▶ Page text:
=-=-=-=-=

If you are having trouble identifying the cultural value dimensions of your culture, this website breaks down MANY countries by their value dimensions. Once you figure out your culture's value dimensions, be sure to consider how this impacts your culture's communication behaviors and patterns. Here is the link:

Questions to consider:
What are some specific communicative behaviors that reflect different cultural values? For example, in class I mentioned how the American phrase "What do you mean?" and the Anakalang translation of this phrase "Where does it strike?" reflect different cultural values (individualist vs. collectivist) because one phrase is concerned with the intent of the speaker ("what do you mean?"), while the other phrase ("where does it strike?") is concerned with the effect of the speaker's words upon an audience. The Anakalang as a collectivist culture are concerned with group cohesion and functioning, while America as an individualist culture is concerned with individual independence and autonomy. Can you think of other communicative behaviors and/or phrases that demonstrate the different cultural values we discussed in class?

Wednesday, September 28, 2011

Citing Sources in Your Speech

As you know, you need at least 6 sources for your intercultural presentations. When you are pulling ideas directly from a source, you need to acknowledge where you got that idea. This article provides some great examples and wordings for how to do this in your speeches: Citing Sources in Your Speech.

Defining Culture

“As a result of the class you are born into and raised in, class is your understanding of the world and where you fit in; it’s composed of ideas, behavior, attitudes, values, and language; class is how you think, feel, act, look, dress, talk, move, walk; class is what stores you shop at, restaurants you eat in; class is the schools you attend, the education you attain; class is the very jobs you will work at throughout your adult life. Class even determines when we marry and become mothers.” (Donna Langston regarding class as a culture in “Tired of Playing Monopoly”)

1. How does class (socioeconomic status) impact the various things listed in the quote? Give specific examples.
2. What if I substitute class for religion? How does religion impact these things? What about race?
3. What about when these cultures overlap (race, class, etc)? How does this complicate this quote?

By the way, these are just questions to get you going. You do not have to answer these. If a different question comes to mind, then feel free to address that. If this quote stimulates a certain though or notion, then go with that.

=-=-=-=-=

▶ Supplied entries:
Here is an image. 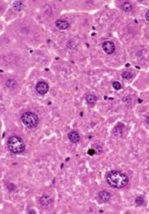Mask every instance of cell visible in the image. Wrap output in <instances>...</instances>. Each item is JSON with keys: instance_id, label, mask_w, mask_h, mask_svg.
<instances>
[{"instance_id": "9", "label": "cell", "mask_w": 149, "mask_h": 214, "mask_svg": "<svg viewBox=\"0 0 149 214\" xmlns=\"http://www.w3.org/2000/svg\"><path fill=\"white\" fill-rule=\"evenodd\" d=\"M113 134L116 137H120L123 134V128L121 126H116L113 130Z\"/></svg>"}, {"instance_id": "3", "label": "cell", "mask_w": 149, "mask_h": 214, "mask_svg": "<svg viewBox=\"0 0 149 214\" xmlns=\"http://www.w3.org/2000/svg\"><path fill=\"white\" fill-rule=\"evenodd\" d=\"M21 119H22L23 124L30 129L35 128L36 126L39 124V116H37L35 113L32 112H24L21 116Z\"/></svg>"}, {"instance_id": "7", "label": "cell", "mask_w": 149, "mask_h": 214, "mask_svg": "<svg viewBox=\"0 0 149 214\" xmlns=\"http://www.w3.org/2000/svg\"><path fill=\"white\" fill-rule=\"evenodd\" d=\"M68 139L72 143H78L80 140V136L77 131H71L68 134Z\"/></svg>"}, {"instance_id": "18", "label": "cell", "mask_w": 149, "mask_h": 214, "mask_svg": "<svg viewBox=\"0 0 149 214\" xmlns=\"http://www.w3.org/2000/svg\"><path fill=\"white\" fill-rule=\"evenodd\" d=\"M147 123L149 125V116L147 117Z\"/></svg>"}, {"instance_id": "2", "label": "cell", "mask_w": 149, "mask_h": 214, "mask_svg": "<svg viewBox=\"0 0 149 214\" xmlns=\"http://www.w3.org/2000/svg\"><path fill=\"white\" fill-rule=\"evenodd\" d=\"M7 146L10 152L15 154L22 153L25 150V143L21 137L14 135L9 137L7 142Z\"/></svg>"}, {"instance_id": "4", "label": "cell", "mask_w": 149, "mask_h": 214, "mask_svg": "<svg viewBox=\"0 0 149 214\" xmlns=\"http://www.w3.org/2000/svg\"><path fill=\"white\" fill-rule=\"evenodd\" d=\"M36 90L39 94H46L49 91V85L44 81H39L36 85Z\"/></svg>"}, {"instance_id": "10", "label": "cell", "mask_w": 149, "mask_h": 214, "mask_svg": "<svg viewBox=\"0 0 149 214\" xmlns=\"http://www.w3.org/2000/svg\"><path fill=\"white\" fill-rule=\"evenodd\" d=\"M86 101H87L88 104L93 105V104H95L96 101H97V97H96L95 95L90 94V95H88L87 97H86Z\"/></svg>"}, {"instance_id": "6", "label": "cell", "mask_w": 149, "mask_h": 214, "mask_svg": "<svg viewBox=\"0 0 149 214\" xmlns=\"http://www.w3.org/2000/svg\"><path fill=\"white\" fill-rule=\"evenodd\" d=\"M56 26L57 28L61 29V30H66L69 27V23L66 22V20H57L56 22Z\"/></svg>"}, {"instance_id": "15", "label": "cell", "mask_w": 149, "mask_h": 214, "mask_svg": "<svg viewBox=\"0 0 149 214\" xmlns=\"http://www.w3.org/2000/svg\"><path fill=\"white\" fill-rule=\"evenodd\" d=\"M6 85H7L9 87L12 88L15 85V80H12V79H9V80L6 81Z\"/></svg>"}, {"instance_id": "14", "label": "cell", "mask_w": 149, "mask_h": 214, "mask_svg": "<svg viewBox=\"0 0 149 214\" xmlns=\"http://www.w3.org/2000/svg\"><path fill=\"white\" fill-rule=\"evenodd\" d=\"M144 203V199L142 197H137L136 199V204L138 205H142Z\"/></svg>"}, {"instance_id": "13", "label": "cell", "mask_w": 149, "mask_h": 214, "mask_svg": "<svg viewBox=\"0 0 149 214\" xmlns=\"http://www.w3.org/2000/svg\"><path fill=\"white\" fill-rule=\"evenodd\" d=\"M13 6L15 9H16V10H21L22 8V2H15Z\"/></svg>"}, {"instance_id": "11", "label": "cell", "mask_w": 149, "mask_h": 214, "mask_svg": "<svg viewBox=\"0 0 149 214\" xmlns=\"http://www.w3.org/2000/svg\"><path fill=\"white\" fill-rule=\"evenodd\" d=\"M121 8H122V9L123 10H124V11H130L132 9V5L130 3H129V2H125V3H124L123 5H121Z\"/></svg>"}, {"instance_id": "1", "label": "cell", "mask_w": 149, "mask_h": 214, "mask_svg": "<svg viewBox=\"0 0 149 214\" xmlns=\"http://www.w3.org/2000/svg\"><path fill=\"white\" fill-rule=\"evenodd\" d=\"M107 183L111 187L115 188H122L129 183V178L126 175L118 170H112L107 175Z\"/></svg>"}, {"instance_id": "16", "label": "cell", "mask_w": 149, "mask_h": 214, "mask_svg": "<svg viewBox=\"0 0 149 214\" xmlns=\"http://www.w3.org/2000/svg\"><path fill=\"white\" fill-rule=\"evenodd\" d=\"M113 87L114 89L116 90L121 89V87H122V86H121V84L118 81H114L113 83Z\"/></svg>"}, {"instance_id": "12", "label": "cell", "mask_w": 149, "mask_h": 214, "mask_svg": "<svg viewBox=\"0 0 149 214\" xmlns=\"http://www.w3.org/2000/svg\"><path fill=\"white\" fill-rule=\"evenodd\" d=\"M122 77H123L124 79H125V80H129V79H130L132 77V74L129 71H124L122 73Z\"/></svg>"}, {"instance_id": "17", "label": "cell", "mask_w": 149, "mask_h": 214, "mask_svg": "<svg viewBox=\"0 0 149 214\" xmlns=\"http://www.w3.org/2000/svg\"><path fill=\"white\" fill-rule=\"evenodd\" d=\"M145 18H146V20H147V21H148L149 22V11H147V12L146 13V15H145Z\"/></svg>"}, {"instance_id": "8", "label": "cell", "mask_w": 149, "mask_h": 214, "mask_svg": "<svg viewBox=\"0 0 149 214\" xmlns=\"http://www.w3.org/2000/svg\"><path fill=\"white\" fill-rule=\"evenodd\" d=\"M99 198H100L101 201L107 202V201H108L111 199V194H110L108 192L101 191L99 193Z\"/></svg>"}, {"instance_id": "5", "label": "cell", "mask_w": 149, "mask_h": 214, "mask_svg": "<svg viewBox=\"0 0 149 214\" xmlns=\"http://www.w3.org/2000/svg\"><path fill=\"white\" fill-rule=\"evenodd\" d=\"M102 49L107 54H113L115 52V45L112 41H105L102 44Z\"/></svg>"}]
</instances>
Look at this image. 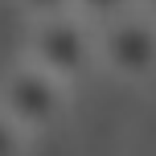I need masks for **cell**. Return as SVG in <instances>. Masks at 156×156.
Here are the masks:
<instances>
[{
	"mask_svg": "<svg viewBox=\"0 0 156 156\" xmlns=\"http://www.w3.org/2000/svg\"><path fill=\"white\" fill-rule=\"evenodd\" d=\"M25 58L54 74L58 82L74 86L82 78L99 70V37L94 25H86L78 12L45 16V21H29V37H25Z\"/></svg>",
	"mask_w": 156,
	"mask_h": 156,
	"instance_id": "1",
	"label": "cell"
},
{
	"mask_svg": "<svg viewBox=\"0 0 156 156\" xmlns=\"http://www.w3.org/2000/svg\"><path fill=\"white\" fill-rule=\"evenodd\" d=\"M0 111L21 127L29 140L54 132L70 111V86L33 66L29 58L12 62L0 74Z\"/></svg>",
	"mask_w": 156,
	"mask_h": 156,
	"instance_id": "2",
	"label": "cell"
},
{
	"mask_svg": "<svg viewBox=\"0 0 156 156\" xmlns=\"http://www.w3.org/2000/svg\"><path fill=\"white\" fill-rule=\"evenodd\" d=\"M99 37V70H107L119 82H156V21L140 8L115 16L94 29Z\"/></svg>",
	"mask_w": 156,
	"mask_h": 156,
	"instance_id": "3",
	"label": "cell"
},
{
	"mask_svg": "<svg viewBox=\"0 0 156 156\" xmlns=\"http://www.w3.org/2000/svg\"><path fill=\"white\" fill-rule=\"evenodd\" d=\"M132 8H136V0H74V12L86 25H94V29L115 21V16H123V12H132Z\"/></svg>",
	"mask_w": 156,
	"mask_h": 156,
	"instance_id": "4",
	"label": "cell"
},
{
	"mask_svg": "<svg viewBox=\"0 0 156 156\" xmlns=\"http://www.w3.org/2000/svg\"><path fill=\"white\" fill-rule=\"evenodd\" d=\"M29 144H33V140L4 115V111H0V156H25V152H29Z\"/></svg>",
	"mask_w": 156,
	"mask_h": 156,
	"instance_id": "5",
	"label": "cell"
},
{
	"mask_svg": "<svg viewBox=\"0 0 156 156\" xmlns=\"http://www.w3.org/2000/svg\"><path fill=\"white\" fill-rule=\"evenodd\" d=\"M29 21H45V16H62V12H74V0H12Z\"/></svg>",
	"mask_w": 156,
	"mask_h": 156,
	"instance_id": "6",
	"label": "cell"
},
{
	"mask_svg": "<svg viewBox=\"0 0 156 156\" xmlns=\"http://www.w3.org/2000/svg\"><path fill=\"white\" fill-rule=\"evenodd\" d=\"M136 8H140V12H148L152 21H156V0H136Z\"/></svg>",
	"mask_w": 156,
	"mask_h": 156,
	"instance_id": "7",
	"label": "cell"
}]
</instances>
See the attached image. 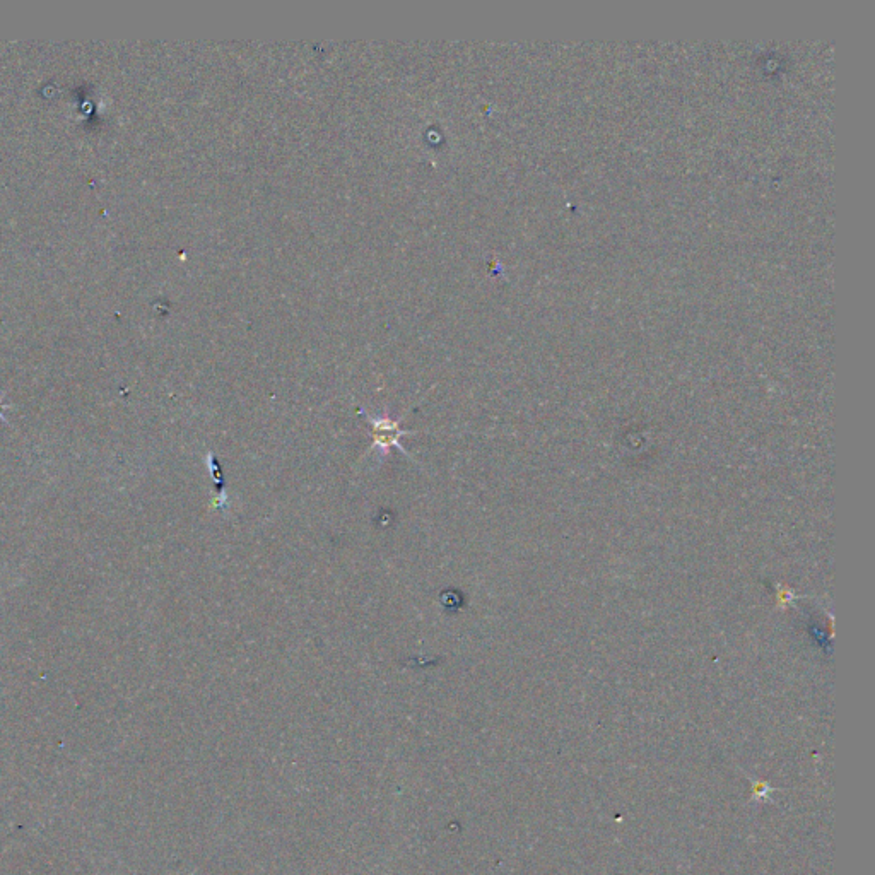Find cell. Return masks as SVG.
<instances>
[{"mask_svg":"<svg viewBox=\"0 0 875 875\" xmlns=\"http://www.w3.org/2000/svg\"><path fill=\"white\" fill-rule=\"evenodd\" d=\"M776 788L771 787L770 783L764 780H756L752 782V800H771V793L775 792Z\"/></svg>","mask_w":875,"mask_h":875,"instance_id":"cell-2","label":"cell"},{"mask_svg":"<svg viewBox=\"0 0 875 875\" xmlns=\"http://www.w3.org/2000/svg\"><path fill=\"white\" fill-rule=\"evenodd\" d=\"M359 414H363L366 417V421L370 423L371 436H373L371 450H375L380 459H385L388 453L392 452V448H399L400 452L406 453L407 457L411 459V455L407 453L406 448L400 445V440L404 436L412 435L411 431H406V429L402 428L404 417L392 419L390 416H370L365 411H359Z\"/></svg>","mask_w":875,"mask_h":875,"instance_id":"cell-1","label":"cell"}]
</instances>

=-=-=-=-=

▶ Task statement: Render this sentence from the course blog text in Spanish: "When you are pulling ideas directly from a source, you need to acknowledge where you got that idea."

▶ In response: Cuando tomas ideas directamente de una fuente, necesitas reconocer de dónde sacaste esa idea.